Tymi sposobami przechytrzysz ubezpieczyciela
1. Wpisz do dowodu rejestracyjnego swojego ojca lub kogoś z kilkuletnim doświadczeniem
Ustanowienie współwłaściciela auta pod postacią np. twojego ojca lub kogokolwiek z rodziny, kto może pochwalić się wieloletnią, bezwypadkową historią to realna oszczędność w portfelu każdego młodego kierowcy.
Nie jest to jednak rozwiązanie bez wad, bo jeśli spowodujesz zdarzenie drogowe, nie tylko ty, ale i współwłaścicielowi twojego auta ubezpieczyciel obniży zniżki w kolejnym okresie rozliczeniowym.
2. Za polisę ubezpieczeniową OC zapłać z góry za cały okres rozliczeniowy
Jeśli myślisz, że rozłożenie płatności OC na 2 raty półroczne albo 4 kwartalne to dobry pomysł, jesteś w błędzie. Im więcej rat, tym wyższy koszt polisy OC w ogólnym rozrachunku.
– Rachunek za OC rozłożony na kilka etapów jest na ogół o 10-15% wyższy niż, gdybyś zdecydował się na płatność za 12 miesięcy. Przy kwotach rzędu 400 złotych jest to co prawda zaledwie 40-60 złotych, ale gdybyś miał do zapłaty 800 złotych, to kwota 80-120 złotych będzie już odczuwalna – czytamy w serwisie OC Comperia »
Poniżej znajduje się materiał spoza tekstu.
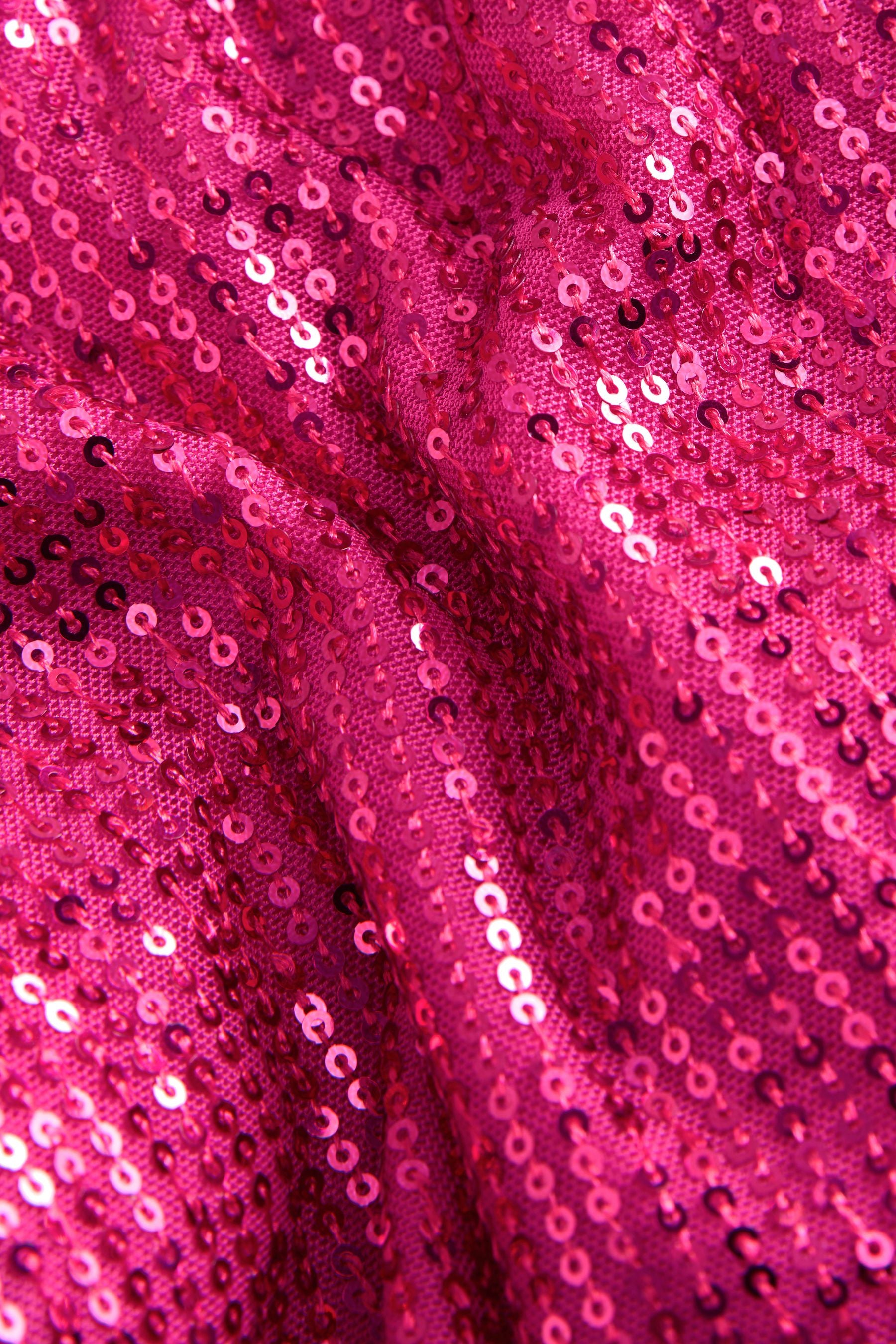 Pink Wide Leg Sequin Trousers (3-16yrs)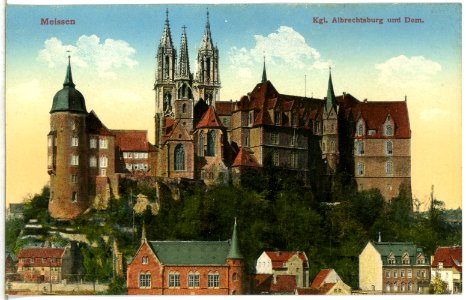 14743-Meißen-1912-Albrechtsburg und Dom-Brück & Sohn Kunstverlag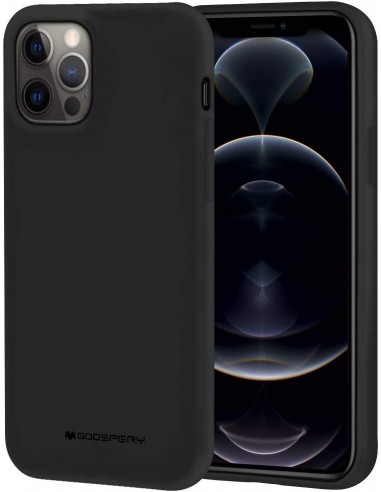 Dėklas Mercury Soft Jelly Case Samsung S721 S24 FE juodas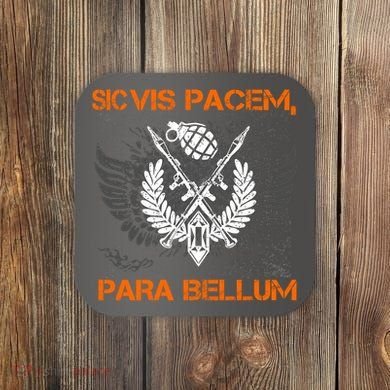 Si Vis Pacem Para Bellum Peace War Coaster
3. Skorzystaj z produktów uzupełniających ubezpieczyciela
Pamiętaj, że jeśli wykupisz ubezpieczenie NNW, polisę na mieszkanie, AC i OC na samochód w jednym towarzystwie, przysługują ci preferencyjne warunki.
Oczywiście nie namawiamy cię na podpisywanie polis, których i tak nie wykorzystasz, ale ze swoimi dotychczasowymi pakietami ubezpieczeniowymi możesz przenieść się do jednej firmy. Pamiętaj też, że nawet jeśli nie wynika to bezpośrednio z umowy, warunki zawsze możesz negocjować.
4. Zmień auto na takie, którego rzeczywiście potrzebujesz
Jeździsz tylko po mieście, a i tak zdecydowałeś się na 10-letniego Nissana 350Z z 3-litrową jednostką benzynową pod maską? Zawsze możesz zmienić swoje dotychczasowe auto na coś bardziej praktycznego o mniejszej pojemności i wartości.
-
A jaki jest twój sposób na niższe OC, którego zabrakło w naszym zestawieniu?